Obviamente, nada disto é estranho ou, sequer, imprevisto. Estava mesmo «traçado no destino» - para usarmos um registo escatológico, tão ao gosto da administração Bush -, quando os EUA desencadearam a guerra contra o Iraque sem qualquer legitimidade ou mesmo pretexto admissível.
Também obviamente, a questão não estava na dificuldade em derrotar o exército de Saddam e ocupar o Iraque: destruir militarmente as forças de Bagdad com a investida maciça do mais poderoso exército do mundo sofria de tanta contingência como esmagar uma formiga com uma bota.
É, aliás, a vitória da bota sobre a formiga que os EUA podem alardear, no Iraque.
A grande dificuldade – igualmente tão óbvia, que apenas aventureiros irresponsáveis poderiam ignorá-la – estaria sempre, incontornável e mais certa que o destino, na ocupação do vasto território iraquiano.
Se a História mostra que não se vence uma guerra de guerrilhas nem mesmo em territórios diminutos, que dizer (e prever...) de tal situação num país como o Iraque?
O Iraque é vasto, nos sentidos essenciais: o do território, o da história e o da cultura. Segundo a Bíblia, até foi lá que Deus situou o Paraíso de Adão e Eva. Segundo a memória dos homens, foi também lá que a civilização humana lançou as suas primeiras raízes - o vasto território iraquiano alberga, pelo menos, sete mil anos da história da humanidade.
Pois foi este país que a administração Bush bombardeou com a mais abundante e sofisticada tecnologia de destruição, sob pretextos grosseiramente mentirosos, com descarada cobiça e depredação imperial e, ainda por cima, sem ponderar, prever, avaliar, prevenir ou planear convenientemente o que fazer depois com a ocupação do território.
Avassalados por uma arrogância obscura, os EUA apenas fizeram asneiras na ocupação: em vez de procurarem converter e aproveitar as diversas estruturas de poder do país, desmantelarem o partido Baas, dissolveram o exército e a polícia iraquianos, destruíram os serviços de informações, desarticularam a administração pública e o resultado foi imediatamente catastrófico: milhões de funcionários qualificados ficaram no desemprego, juntando-se nesse penoso estado à generalidade da população.
É óbvio que o país deixou, literalmente, de funcionar, enquanto o desencanto, primeiro, e a revolta, depois, foram e continuam fazendo o seu caminho entre toda a população, seja ela sunita, xiita ou curda.

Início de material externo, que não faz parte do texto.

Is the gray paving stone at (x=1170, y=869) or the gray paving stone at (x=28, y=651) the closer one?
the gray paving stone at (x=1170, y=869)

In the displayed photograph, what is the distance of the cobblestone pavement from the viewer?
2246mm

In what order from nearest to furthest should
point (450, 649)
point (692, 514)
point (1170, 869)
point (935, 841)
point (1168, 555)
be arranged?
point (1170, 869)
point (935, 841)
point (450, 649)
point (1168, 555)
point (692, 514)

Neste momento, os EUA têm 2500 militares a cercar a cidade santa de Najaf e afirmam-se dispostos a arrasá-la para capturar o líder xiita Moqtada al-Sadr, agora apontado como o grande responsável pelas insurreições generalizadas que grassam pelo país.

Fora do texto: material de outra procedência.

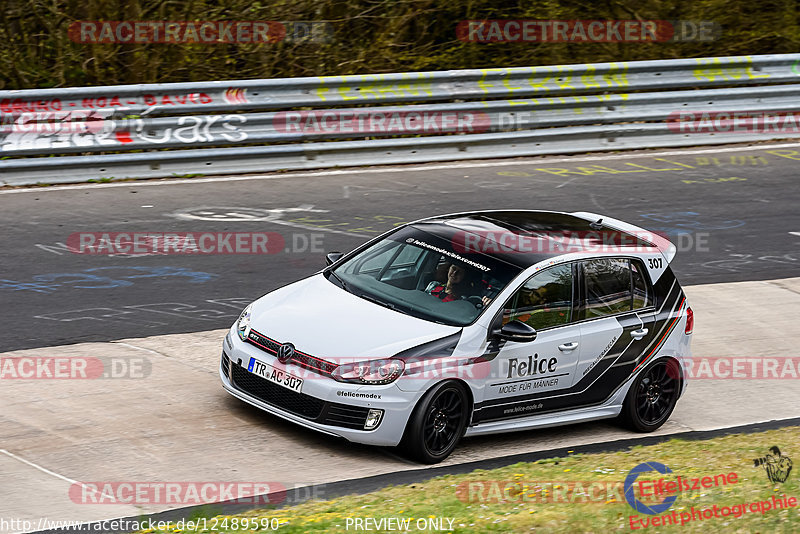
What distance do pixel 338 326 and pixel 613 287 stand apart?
2348 millimetres

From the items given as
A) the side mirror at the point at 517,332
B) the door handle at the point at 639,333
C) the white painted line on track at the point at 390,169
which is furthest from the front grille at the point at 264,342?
the white painted line on track at the point at 390,169

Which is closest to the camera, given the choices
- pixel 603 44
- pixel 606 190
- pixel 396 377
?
pixel 396 377

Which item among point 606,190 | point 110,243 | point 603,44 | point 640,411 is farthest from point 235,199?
point 603,44

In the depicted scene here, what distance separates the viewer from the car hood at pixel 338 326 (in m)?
7.59

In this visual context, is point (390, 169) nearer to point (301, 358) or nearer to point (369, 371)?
point (301, 358)

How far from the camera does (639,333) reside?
28.9 feet

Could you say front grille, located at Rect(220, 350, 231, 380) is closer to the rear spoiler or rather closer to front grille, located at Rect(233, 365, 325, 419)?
front grille, located at Rect(233, 365, 325, 419)

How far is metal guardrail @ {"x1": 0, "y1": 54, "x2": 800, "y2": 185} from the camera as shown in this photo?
14500mm

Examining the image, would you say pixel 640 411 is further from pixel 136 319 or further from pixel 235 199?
pixel 235 199

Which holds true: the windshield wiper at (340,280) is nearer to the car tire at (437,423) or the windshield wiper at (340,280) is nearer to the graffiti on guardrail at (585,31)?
the car tire at (437,423)

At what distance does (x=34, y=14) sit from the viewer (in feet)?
56.1

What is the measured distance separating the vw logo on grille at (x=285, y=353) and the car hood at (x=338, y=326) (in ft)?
0.14

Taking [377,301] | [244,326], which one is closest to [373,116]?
[377,301]

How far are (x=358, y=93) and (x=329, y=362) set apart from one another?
9.29 m
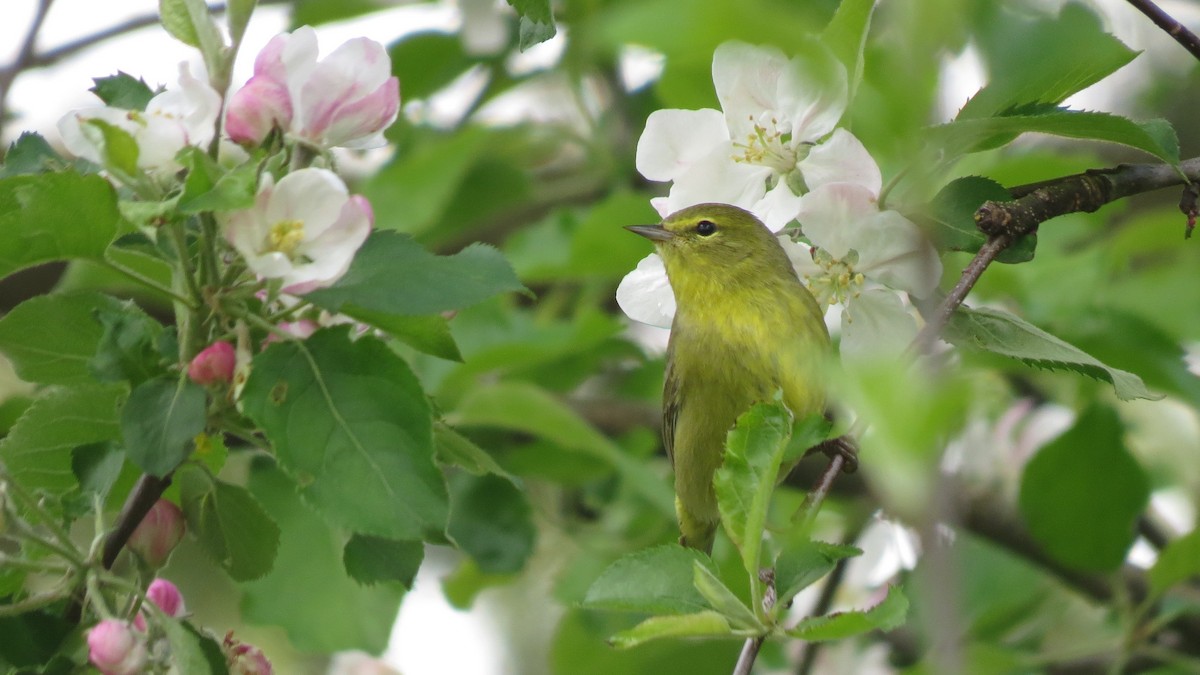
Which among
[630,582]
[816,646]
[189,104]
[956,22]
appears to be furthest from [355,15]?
[956,22]

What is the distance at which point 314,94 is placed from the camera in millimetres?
1663

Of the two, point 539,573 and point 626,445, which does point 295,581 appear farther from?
point 539,573

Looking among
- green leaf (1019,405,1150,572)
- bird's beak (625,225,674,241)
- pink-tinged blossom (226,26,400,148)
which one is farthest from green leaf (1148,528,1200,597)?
pink-tinged blossom (226,26,400,148)

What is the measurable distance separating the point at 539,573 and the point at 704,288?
2990 millimetres

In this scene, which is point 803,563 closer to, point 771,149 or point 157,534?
point 771,149

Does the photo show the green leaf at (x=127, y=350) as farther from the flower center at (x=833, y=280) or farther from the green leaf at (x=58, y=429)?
the flower center at (x=833, y=280)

Os acusados pelos ataques já foram «as milícias de Saddam», depois passaram a ser «os restos do exército de Saddam», mais tarde já eram «fundamentalistas do exterior» e agora são novos líderes como Sadr, que os EUA acusam e se propõem «esmagar».
Nem percebem que quanto mais «inimigos» esmagam mais inimigos arranjam...
Também foi assim no Vietname. Até à derrota final.